### Your goal
Reproduce every line of the data below word for word, leaving out the pictures.

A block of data

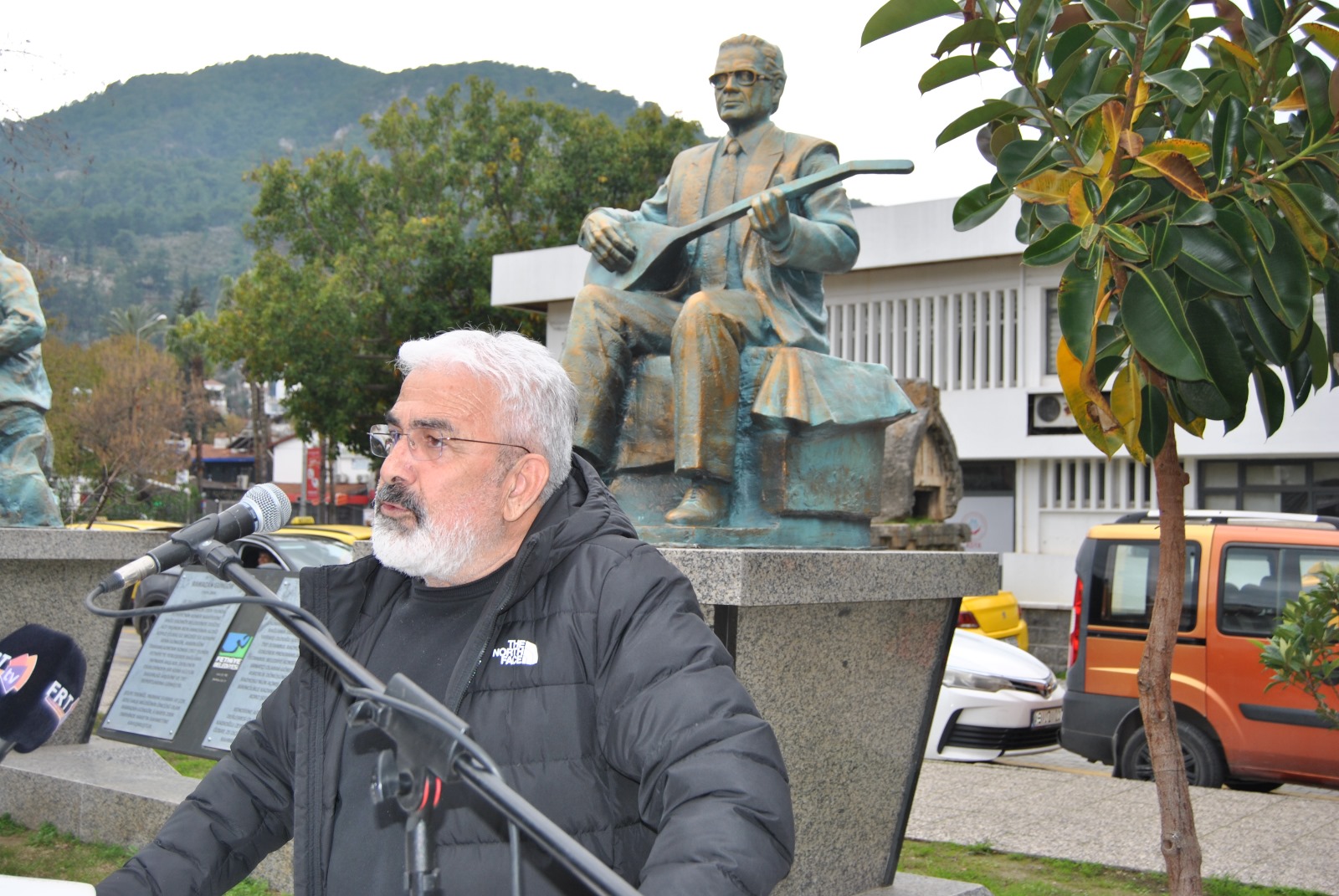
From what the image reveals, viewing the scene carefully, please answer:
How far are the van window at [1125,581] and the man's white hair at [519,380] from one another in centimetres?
767

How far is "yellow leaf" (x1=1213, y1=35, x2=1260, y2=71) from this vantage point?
3.60 m

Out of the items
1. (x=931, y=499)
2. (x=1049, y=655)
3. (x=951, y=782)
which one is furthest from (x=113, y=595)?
(x=1049, y=655)

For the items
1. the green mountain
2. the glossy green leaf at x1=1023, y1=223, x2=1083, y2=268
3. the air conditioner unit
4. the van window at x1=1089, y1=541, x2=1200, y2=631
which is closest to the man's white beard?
the glossy green leaf at x1=1023, y1=223, x2=1083, y2=268

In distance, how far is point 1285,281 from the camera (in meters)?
3.37

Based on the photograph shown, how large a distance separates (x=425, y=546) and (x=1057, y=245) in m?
1.87

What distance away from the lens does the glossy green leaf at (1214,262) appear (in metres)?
3.32

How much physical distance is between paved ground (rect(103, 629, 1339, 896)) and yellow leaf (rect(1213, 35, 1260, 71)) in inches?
140

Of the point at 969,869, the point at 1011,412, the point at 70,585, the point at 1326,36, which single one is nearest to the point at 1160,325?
the point at 1326,36

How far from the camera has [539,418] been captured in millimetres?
2500

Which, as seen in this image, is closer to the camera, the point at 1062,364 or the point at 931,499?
the point at 1062,364

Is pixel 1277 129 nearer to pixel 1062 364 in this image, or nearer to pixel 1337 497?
pixel 1062 364

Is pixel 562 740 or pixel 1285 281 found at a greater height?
pixel 1285 281

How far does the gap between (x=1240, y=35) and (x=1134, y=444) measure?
129 centimetres

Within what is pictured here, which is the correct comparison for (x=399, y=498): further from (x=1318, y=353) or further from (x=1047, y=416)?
(x=1047, y=416)
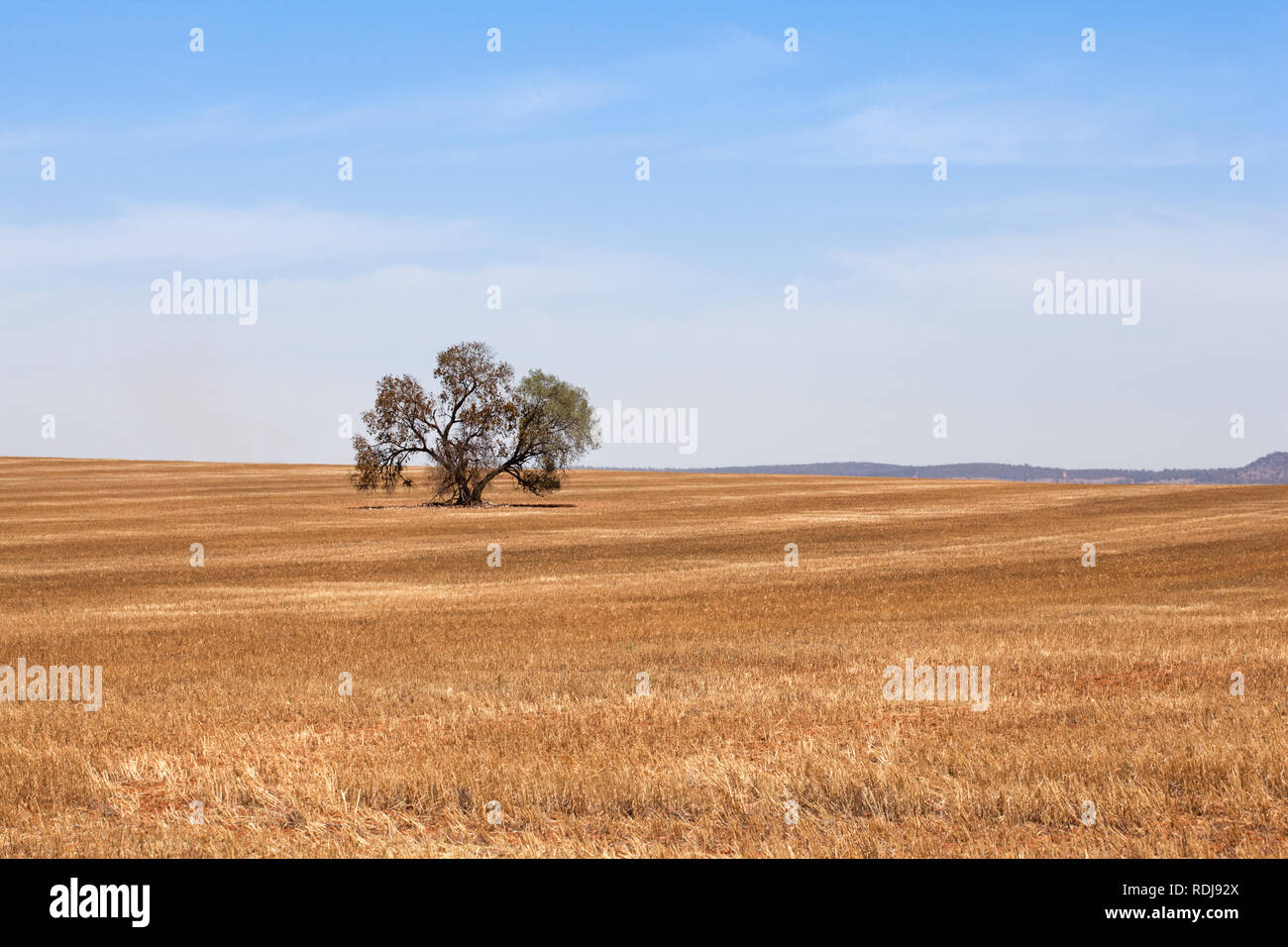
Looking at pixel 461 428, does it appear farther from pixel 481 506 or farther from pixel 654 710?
pixel 654 710

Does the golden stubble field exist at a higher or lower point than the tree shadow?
lower

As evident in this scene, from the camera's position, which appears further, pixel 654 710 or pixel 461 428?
pixel 461 428

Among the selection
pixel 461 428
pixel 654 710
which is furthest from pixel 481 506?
pixel 654 710

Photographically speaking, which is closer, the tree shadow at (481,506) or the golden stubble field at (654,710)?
the golden stubble field at (654,710)

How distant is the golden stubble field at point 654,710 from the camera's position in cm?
939

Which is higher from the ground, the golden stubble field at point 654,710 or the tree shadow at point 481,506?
the tree shadow at point 481,506

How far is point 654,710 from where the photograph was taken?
1443cm

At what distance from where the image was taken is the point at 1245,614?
2341 centimetres

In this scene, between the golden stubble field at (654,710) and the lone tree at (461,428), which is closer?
the golden stubble field at (654,710)

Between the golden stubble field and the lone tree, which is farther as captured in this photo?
the lone tree

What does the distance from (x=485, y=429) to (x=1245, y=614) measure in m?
63.7

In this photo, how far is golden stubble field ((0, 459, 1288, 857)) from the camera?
30.8ft
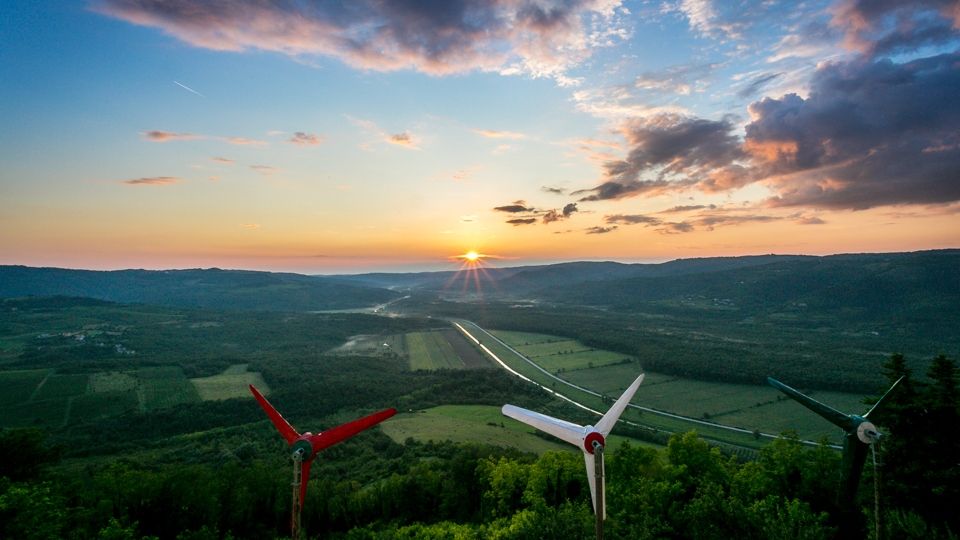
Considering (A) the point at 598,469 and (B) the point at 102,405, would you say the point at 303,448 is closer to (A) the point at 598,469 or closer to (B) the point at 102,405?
(A) the point at 598,469

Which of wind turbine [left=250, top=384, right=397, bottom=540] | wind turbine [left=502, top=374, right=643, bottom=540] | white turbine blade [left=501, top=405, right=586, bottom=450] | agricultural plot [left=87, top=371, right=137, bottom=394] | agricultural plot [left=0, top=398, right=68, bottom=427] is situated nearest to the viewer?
wind turbine [left=250, top=384, right=397, bottom=540]

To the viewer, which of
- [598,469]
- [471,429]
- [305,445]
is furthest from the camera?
[471,429]

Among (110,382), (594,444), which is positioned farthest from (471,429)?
(110,382)

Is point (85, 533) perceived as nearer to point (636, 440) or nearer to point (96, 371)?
point (636, 440)

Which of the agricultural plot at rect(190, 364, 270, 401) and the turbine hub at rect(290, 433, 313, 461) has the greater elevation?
the turbine hub at rect(290, 433, 313, 461)

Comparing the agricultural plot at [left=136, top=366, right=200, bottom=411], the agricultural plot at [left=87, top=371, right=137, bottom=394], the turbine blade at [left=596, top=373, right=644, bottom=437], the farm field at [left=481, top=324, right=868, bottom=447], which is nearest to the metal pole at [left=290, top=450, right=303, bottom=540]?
the turbine blade at [left=596, top=373, right=644, bottom=437]

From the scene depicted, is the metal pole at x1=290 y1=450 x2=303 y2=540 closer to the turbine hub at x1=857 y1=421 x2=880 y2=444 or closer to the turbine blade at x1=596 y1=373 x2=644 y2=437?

### Response below
From what the image reveals, viewing the scene carefully, please answer:
How far are the van window at [1125,581] and the man's white hair at [519,380] from one another in centimetres?
767

How far is "yellow leaf" (x1=1213, y1=35, x2=1260, y2=71) from this vantage point?
3.60 m

Out of the items
1. (x=931, y=499)
2. (x=1049, y=655)
3. (x=951, y=782)
which one is furthest from (x=113, y=595)?
(x=1049, y=655)

For the items
1. the green mountain
2. the glossy green leaf at x1=1023, y1=223, x2=1083, y2=268
3. the air conditioner unit
4. the van window at x1=1089, y1=541, x2=1200, y2=631
which is closest to the man's white beard?
the glossy green leaf at x1=1023, y1=223, x2=1083, y2=268

In distance, how far is point 1285,281 from the camera (in meters)?
3.37

Based on the photograph shown, how large a distance separates (x=425, y=546) and (x=1057, y=245) in m?
1.87

What distance away from the lens does the glossy green leaf at (1214,262) appear (in metres)?
3.32

How much physical distance is between paved ground (rect(103, 629, 1339, 896)) and yellow leaf (rect(1213, 35, 1260, 71)) in inches?
140

Of the point at 969,869, the point at 1011,412, the point at 70,585, the point at 1326,36, which single one is nearest to the point at 1160,325?
the point at 1326,36

How far from the camera has [539,418] been captured in millimetres?
2500

Which, as seen in this image, is closer to the camera, the point at 1062,364 or the point at 931,499?
the point at 1062,364

Is pixel 1277 129 nearer to pixel 1062 364 in this image, or nearer to pixel 1337 497?
pixel 1062 364

Is pixel 562 740 or pixel 1285 281 found at a greater height?
pixel 1285 281

How far does the gap between (x=1240, y=35) and (x=1134, y=444) measure?
129 centimetres

Within what is pictured here, which is the correct comparison for (x=399, y=498): further from (x=1318, y=353) or further from (x=1047, y=416)?
(x=1047, y=416)
Looking at pixel 461 428, does it appear farther from pixel 481 506 or farther from pixel 654 710?
pixel 654 710

Does the golden stubble field exist at a higher or lower point than the tree shadow?
lower

As evident in this scene, from the camera's position, which appears further, pixel 654 710 or pixel 461 428?
pixel 461 428

Among the selection
pixel 461 428
pixel 654 710
which is furthest from pixel 481 506?
pixel 654 710

Photographically speaking, which is closer, the tree shadow at (481,506) or the golden stubble field at (654,710)?
the golden stubble field at (654,710)

How distant is the golden stubble field at point 654,710 from the camera's position in cm?
939

Which is higher from the ground, the golden stubble field at point 654,710 or the tree shadow at point 481,506?
the tree shadow at point 481,506

How far is point 654,710 from where the photograph was taken?
1443cm

At what distance from where the image was taken is the point at 1245,614?
2341 centimetres

In this scene, between the golden stubble field at (654,710) and the lone tree at (461,428), which is closer?
the golden stubble field at (654,710)

Between the golden stubble field and the lone tree, which is farther as captured in this photo?
the lone tree

What does the distance from (x=485, y=429) to (x=1245, y=614) measure in m?
63.7

In this photo, how far is golden stubble field ((0, 459, 1288, 857)) from the camera?
30.8ft
Considering (A) the point at 598,469 and (B) the point at 102,405, would you say the point at 303,448 is closer to (A) the point at 598,469 or closer to (B) the point at 102,405?
(A) the point at 598,469

Which of wind turbine [left=250, top=384, right=397, bottom=540] | wind turbine [left=502, top=374, right=643, bottom=540] | white turbine blade [left=501, top=405, right=586, bottom=450] | agricultural plot [left=87, top=371, right=137, bottom=394] | agricultural plot [left=0, top=398, right=68, bottom=427] is situated nearest to the viewer?
wind turbine [left=250, top=384, right=397, bottom=540]

To the viewer, which of
- [598,469]
- [471,429]
- [305,445]
is furthest from the camera?
[471,429]

Among (110,382), (594,444), which is positioned farthest from (471,429)?
(110,382)

Is point (85, 533) perceived as nearer to point (636, 440) or nearer to point (96, 371)?
point (636, 440)

Which of the agricultural plot at rect(190, 364, 270, 401) and the turbine hub at rect(290, 433, 313, 461) has the greater elevation?
the turbine hub at rect(290, 433, 313, 461)

Comparing the agricultural plot at [left=136, top=366, right=200, bottom=411], the agricultural plot at [left=87, top=371, right=137, bottom=394], the turbine blade at [left=596, top=373, right=644, bottom=437], the farm field at [left=481, top=324, right=868, bottom=447], which is nearest to the metal pole at [left=290, top=450, right=303, bottom=540]?
the turbine blade at [left=596, top=373, right=644, bottom=437]

From the scene depicted, is the metal pole at x1=290 y1=450 x2=303 y2=540 closer to the turbine hub at x1=857 y1=421 x2=880 y2=444 or closer to the turbine blade at x1=596 y1=373 x2=644 y2=437?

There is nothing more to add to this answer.